Electrical leak locations provide invaluable insight into the integrity of a geosynthetic lining system. All geomembrane-lined containment facilities should be tested for leaks before going into service. Early detection of leaks allows for swift and effective repair pre-service, which protects the engineer, contractor, owner and in many cases the environment. Even covered geomembranes can be surveyed, including after a facility is in surface.
A new standard—ASTM D 8265— provides import support for liner surveys on covered geomembranes. The International Geosynthetics Society (IGS) North America Chapter (IGS-NA) has arranged for the standard’s author, Abigail Gilson, P.E., to deliver a free webinar on the topic.
DATE & TIME: May 14, 12:00 – 1:00 pm CDT
COST: Free to students and industry professionals
COVERED GEOMEMBRANES & ELL EVALUATION
The new covered geomembranes survey standard is a welcomed step up from D 7007, which while being an effective and important standard had some shortcomings. It had been perceived by many to be an intermediary standard before a more comprehensive one could be developed. Gilson and her colleague Julio Ferreira wrote about D 7007’s advantages and the need to strengthen it in December 2017 on Geosynthetica.

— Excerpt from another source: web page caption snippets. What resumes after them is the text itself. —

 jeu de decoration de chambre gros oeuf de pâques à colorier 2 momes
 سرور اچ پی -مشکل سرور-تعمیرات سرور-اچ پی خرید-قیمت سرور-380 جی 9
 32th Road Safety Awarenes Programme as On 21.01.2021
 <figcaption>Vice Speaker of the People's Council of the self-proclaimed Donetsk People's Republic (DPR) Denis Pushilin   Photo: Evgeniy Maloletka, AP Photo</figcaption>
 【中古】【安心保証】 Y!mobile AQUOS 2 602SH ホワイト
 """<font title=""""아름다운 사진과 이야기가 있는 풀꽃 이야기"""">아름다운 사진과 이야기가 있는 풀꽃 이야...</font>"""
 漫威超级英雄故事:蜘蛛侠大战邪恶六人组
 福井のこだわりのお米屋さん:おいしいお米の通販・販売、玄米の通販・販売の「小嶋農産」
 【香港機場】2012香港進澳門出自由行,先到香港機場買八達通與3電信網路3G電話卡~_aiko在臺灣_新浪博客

ASTM D 8265, Standard Practices for Electrical Methods for Mapping Leaks in Installed Geomembranes, delivers on these updates, importantly in how results are reported.
“The new standard not only maximizes the sensitivity of the testing methods, but also forces the practitioner to report results in a way that is completely transparent,” the webinar organizers write. “Mistakes and uncertainty cannot be hidden.”

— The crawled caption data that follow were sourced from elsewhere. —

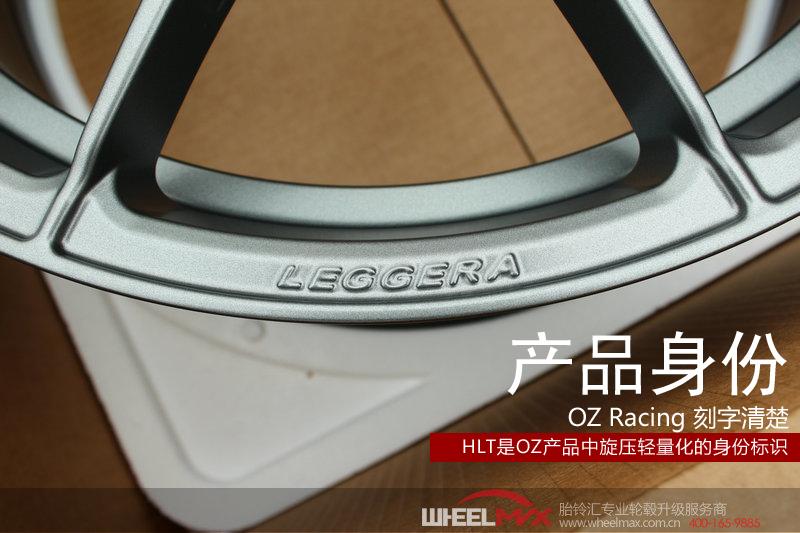 意大利OZ LEGGERA HLT新款运动轻量化轮毂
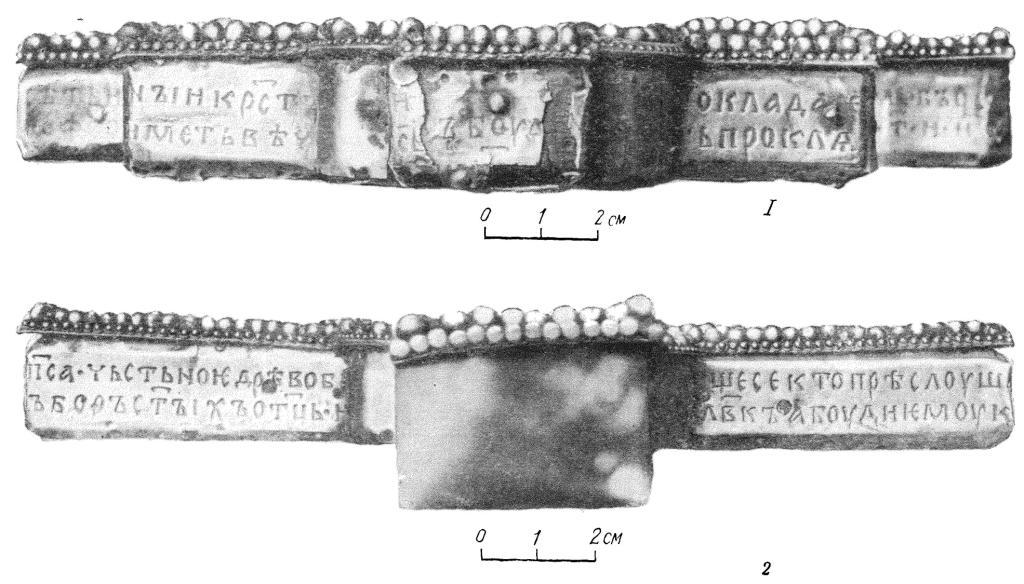 Рис. 3. Крест Лазаря Богши 1161 г. (боковые стороны). 1 — надписи сверху; 2 — надписи снизу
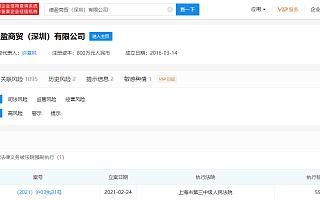 """广东高院对""""小黄鸭""""著作权之争作出终审判决:硬核桃公司不构成著作权侵权"""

During the May 14 webinar, one will learn:
- How to properly prepare a site for a covered geomembrane survey
- How ASTM D8265 prescribes the documentation of site conditions
- Site response current and what this measurement means
- Voltage mapping for the two different types of site conditions
- Zero leak documentation
Abigail Gilson, M.S., P.E., is a senior engineer with TRI Environmental. Gilson is one of the most experience liner integrity survey experts in the world, having performed more than 160 million square feet of electrical leak location surveys.